Sample mean: \[\overline{x} = \frac{1}{n}\sum x_i\]

Sample standard deviation:

\[sd = \sqrt{\frac{f(x - \overline{x})^2}{n-1} }\]

Recall that we can calculate these values using the table we discussed in the beggining of the semester.

Sample standard error of the mean (new):

\[se = \frac{sd}{\sqrt{n}}\]

Confidence interval for the population mean:

\[\textbf{Lower bound} = \bar x - z_{(\frac{\alpha}{2})}se\]

\[\textbf{Upper bound} = \bar x + z_{(\frac{\alpha}{2})}se\] where \(\alpha\) is your significance level divided by 100. If you have a significance level = 5%, then \(\alpha = 0.05\).

As in lectures:

  • For 95% CI: \(z_{(\frac{\alpha}{2})}= z_{0.025} \approx 2\)
  • For 99% CI: \(z_{(\frac{\alpha}{2})}= z_{0.005} \approx 3\)

4.3 Interpretation

Key question: What is a process that estimates an interval for the population mean which is right (has the true \(\mu\)) for 95% (or 99%) of the samples?

This is what we want confidence intervals to do. We refer to this chance of being right as confidence level.

From your textbook: “Formally, what we mean is that ‘95% of samples of this size will produce confidence intervals that capture the true proportion.’ This is correct, but a little long winded, so we sometimes say, ’we are 95% confident that the true proportion lies in our interval.”

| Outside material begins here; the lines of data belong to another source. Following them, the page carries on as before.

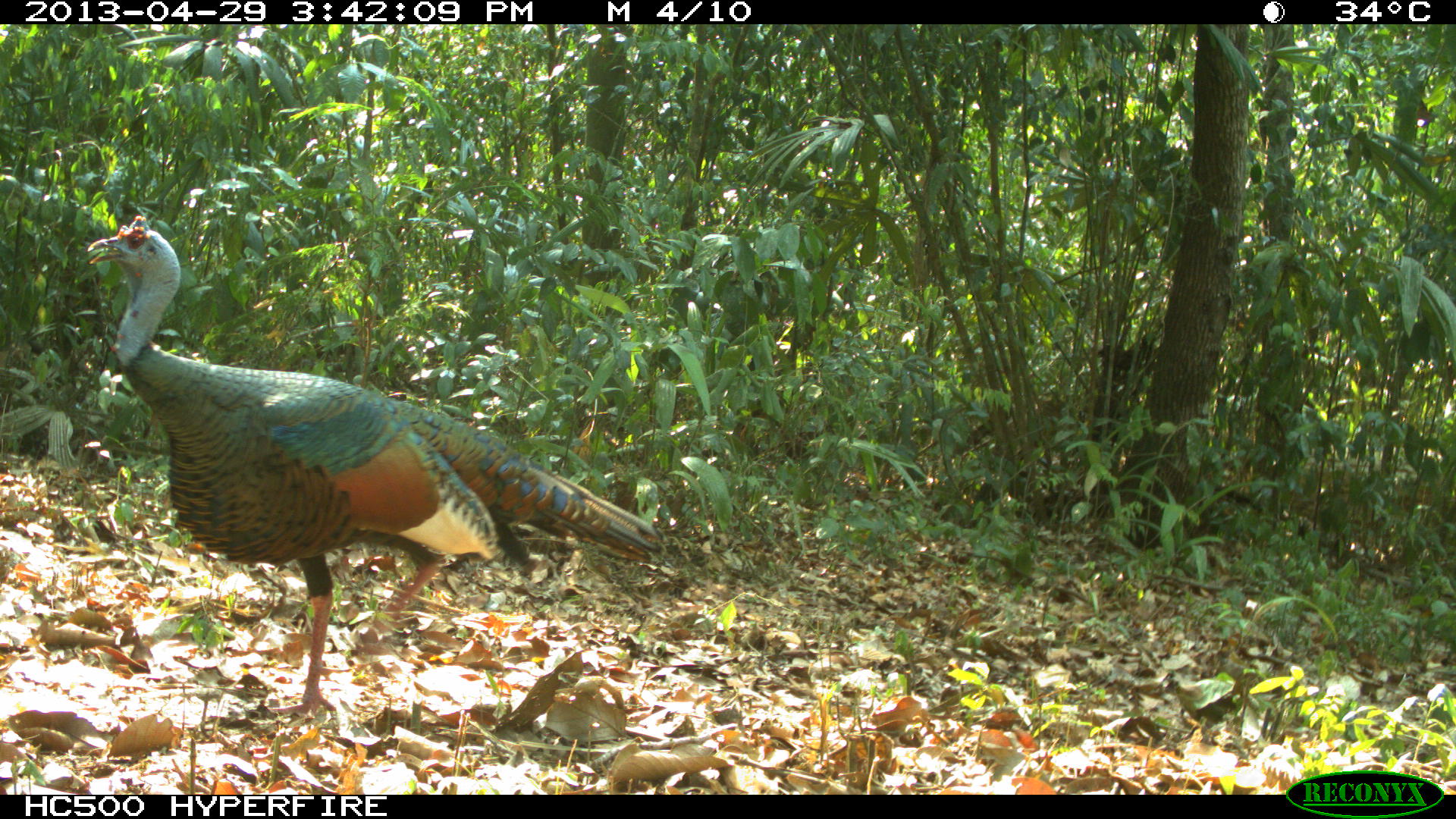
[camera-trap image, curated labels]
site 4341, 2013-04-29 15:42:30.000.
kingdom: Animalia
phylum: Chordata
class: Aves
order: Galliformes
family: Phasianidae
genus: Meleagris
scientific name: Meleagris ocellata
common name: ocellated turkey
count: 1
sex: male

4.3.1 Precision vs accuracy

Suppose you are playing darts. Your goal is to get as close to the center as possible.

If you always play at the same spot, you are precise.

If you play at the center, you are accurate.

Applying this terminology to CIs:

  • As confidence intervals became narrower, they become more precise. They give you less variability.
  • As confidence intervals become wider, they become more accurate. They have a higher chance of containing the true population mean.

Relating this to confidence level and sample size:

  • As sample size increases (but the confidence level remains same), the confidence interval becomes more precise. The accuracy is the same, but they have less variability.
  • As confidence level increases (and sample size remains the same), the confidence interval becomes wider. Thus, it has a higher accuracy (chance of being right), but less precision.

Therefore, precision has to do with variability. Accuracy has to do with the chance of being right.

It is important to use the right vocabulary when writing your answers!

4.4 Exercises

Use the “health_data.sav” and consider \(x = height\). Using SPSS, perform the following commands:

  1. Calculate measures of central tendency and measures of dispersion for the \(x\) variable.
  2. Check the histogram for the \(x\) variable. Be sure to include a normal curve above it.
  3. Calculate the 95% and 99% CIs for \(x\).
  4. Write your interpretation of the different CIs.
  5. How do you expect your CIs to change as sample size increases?